I love to make final projects in my classes opportunities for students to write for a broader audience and purpose than our class. To that end, if I or you see anything that's worth considering writing for (instead of a final research paper), let's share those with each other.
Here's one from me. It's a call for submissions for authors "under 30" about "coming of age after the end of nature."
This is precisely what we've talked so much about in class already--
If there's no "nature," what is there?
Where does this leave your generation?
Read below. If you think it might be interesting to write for this purpose and on this topic, then use the final paper assignment in this class to do so, and we can work together on revising it.
Here are the details:
Call for Submissions:
Cosmic Outlaws: Coming of Age after the End of Nature
“When the wind and the grass are no longer part of the human spirit, …
man becomes, as it were, a kind of cosmic outlaw.” ~ Henry Beston
We are seeking essays, poetry, or fiction by writers age 30 and under
for a literary anthology exploring changing human relationships with
the natural world. What are the challenges, fears, dreams, and sources
of resilience of young writers—“Cosmic Outlaws” who have grown up on a
fundamentally changing planet?
Submission Guidelines:
• Essays and short fiction up to 4,000 words
• Up to 3 poems
• Include your name, address, e-address and phone number and a brief
bio with all submissions
Deadline: December 31, 2012
Send submissions to both:
Julie Dunlap juliejdunlap@earthlink.net /6371 Tinted Hill/Columbia, MD
21045
and
Susan A. Cohen sacohen3@aacc.edu/40 Johnson Road/Pasadena, MD 21122
Thank you for your help in forwarding this call for submissions to your
undergraduate and graduate students, colleagues, and friends.
Peace, Susan
Greg Garrard’s Ecoctitcism opens with an introduction to the terminology and areas of focus involved in ecocriticism, then dives into a genealogical analysis of ‘pollution’ through an ecocritical lens. The point most stressed and explicated as the “basic propositions of the book” (16), is that the techniques and vocabulary involved in ecocriticism are derived from both cultural as well as scientific studies. While never applying the term in the text, Garrard describes what could be called a ‘feedback loop’ in each of the three chapters that I read. The feedback loop is a process by which the understanding of a concept affects the relationship to it, which then creates changed means by which to understand it and therefore changed ways of relating to it and so on. For example, the use of the term pollution by Sir Francis Bacon gave to this term applicability to the mechanism of the universe outside of the human, this fundamentally changed the way the term pollution was understood, and therefore the way it was related to and dealt with through scientific discourse and cultural affairs. Now the term has seen so much cultural translation that it is hard to know what piece of baggage one is referring to by using the word pollution.

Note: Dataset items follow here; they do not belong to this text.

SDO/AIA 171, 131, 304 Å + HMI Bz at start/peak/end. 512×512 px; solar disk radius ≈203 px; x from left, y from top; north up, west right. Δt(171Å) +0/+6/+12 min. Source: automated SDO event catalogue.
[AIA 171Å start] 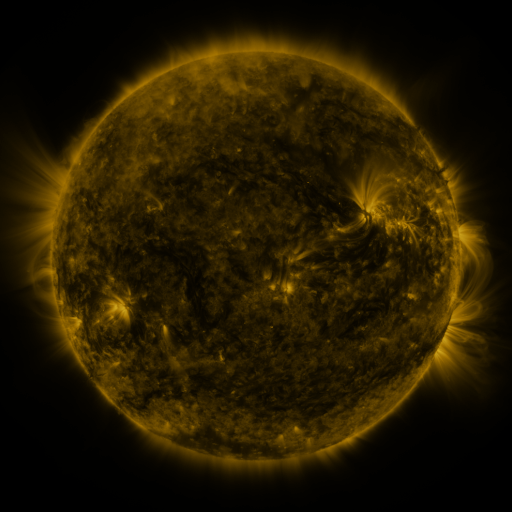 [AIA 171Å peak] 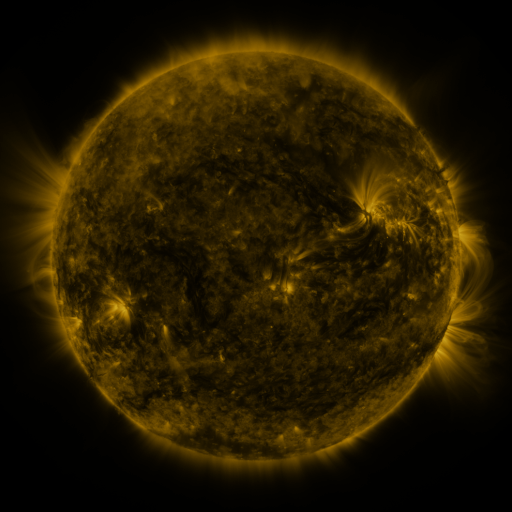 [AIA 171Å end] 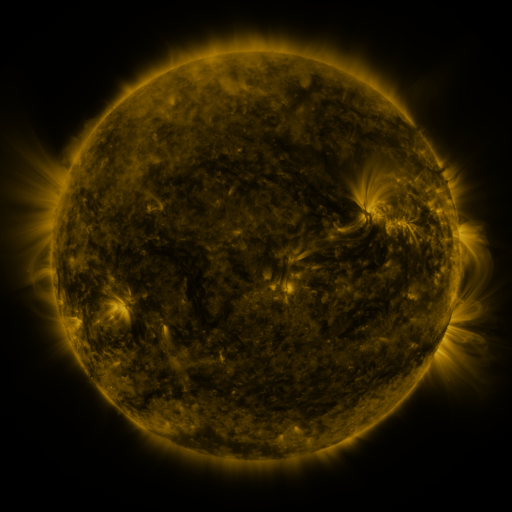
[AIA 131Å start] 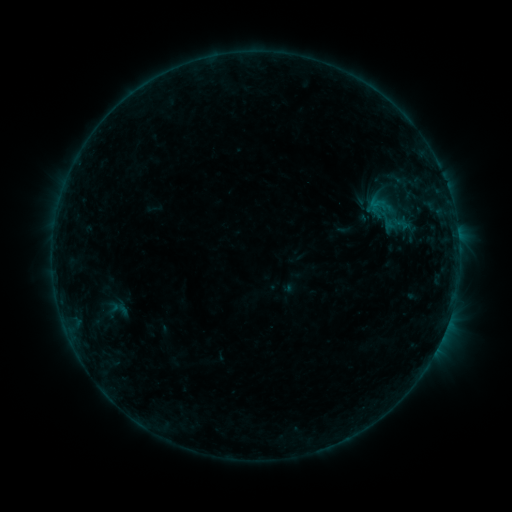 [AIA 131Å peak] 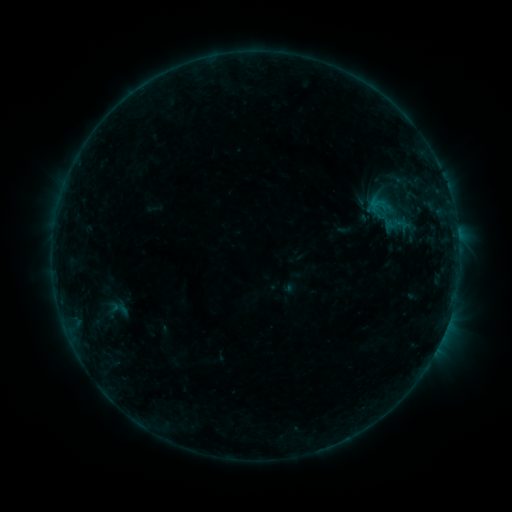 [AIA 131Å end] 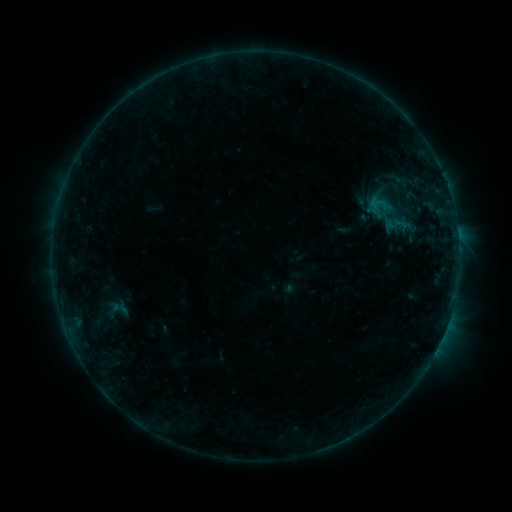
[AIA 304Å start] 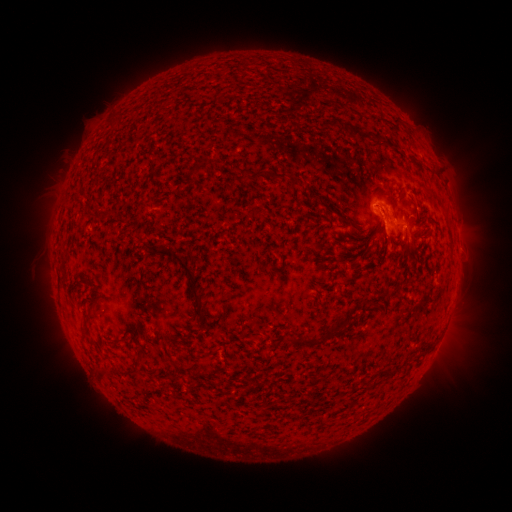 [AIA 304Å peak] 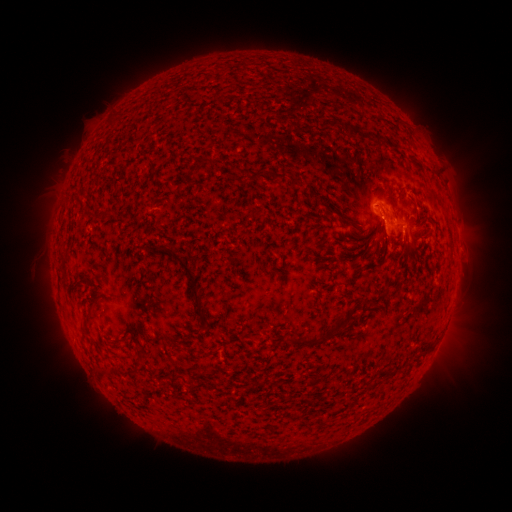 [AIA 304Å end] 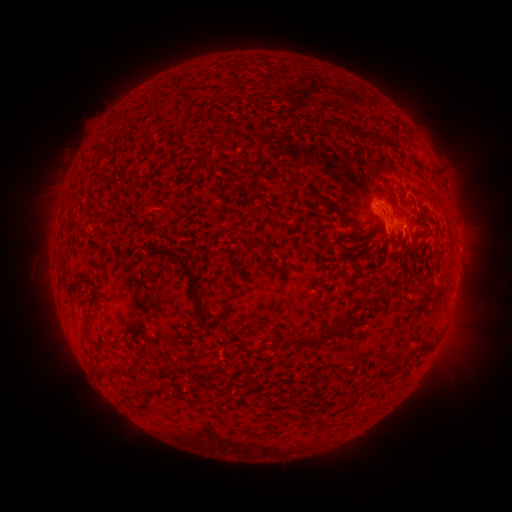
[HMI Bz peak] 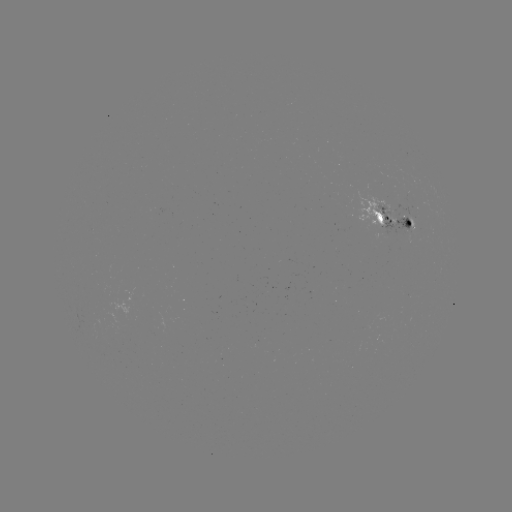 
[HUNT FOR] eruption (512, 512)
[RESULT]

ReplyDeleteBeginning with Biblical understandings of ‘wilderness’, Chapter 4 moves through another ecocritical concept with the genealogical method. The Romantics were very much influenced by wilderness, while simultaneously influencing what wilderness meant. ‘The Sublime’ – being a moment of sheer beauty touched by terror – was a common means of relating to wilderness for the Romantics. The chapter moves on towards Thoreau and Muir, then Aldo Leopold and more contemporary ecology. Finally the chapter arrives at Gary Snyder’s prose, poetry, ethics and wild deep ecology.
Chapter 7, on Animals, touches on a diversity of authors and consepts. Jeremy Bentham’s utilitarian notion of ‘speciesism’ pretty well cuts down the Cartesian ethos of privileging rationality. Posthumanism is brought up to conclude the chapter, bringing in authors like Donna Haraway and the concept of cyborgs. In the postsecular age, technology and globalization have pretty well made cyborgs out of all of us – we are a multiplicity of material and cultural technologies and inheritances.